Essa interpretação foi apontada em parecer de um grupo de juristas, liderados por Miguel Reale Junior, ex-ministro da Justiça do governo FHC e auxiliar jurídico da CPI.
Charlatanismo
Trata-se do crime de explorar da credulidade pública, inculcar ou anunciar cura por meio secreto ou infalível. Foi atribuído a Bolsonaro por fazer propaganda de medicamentos do “kit covid”, com ineficácia comprovada.
O relatório cita a fala do presidente, em outubro de 2020, quando disse que “no Brasil, tomando a cloroquina no início dos sintomas, 100% de cura”.

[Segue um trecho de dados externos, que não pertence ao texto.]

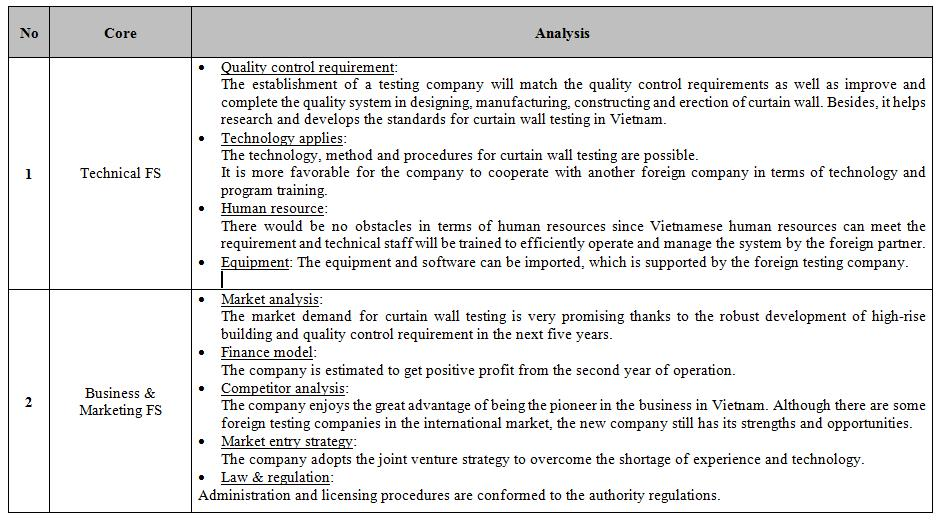 Example Of Feasibility Report Format  Book Review Sample College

Para a comissão, as práticas de Bolsonaro adquirem “especial gravidade, haja vista que encontra um ambiente em que as vítimas estão na busca desesperada de cura e portanto, se encontram em situação de maior fragilidade”.
Prevaricação
É o crime atribuído a funcionários públicos que atuam para retardar, deixar de praticar ou praticar indevidamente o ofício, com a finalidade de satisfazer interesse ou sentimento pessoal.
Segundo a CPI, Bolsonaro deve ser indiciado pelo crime por não acionar os órgãos de investigação quando soube das suspeitas de irregularidades na negociação da vacina indiana Covaxin pelo Ministério da Saúde, denunciadas ao presidente pelos irmãos Miranda em março de 2020.
Infração a medidas sanitárias preventivas
Foi concluído que as frequentes incitações contra o uso de máscaras e a promoção de aglomerações seriam enquadradas no crime, que precisa estar ligada a infração de outras determinações para ser válida. Assim, foram citados no relatório as vezes que Bolsonaro desrespeitou leis e decretos ao promover eventos públicos país afora.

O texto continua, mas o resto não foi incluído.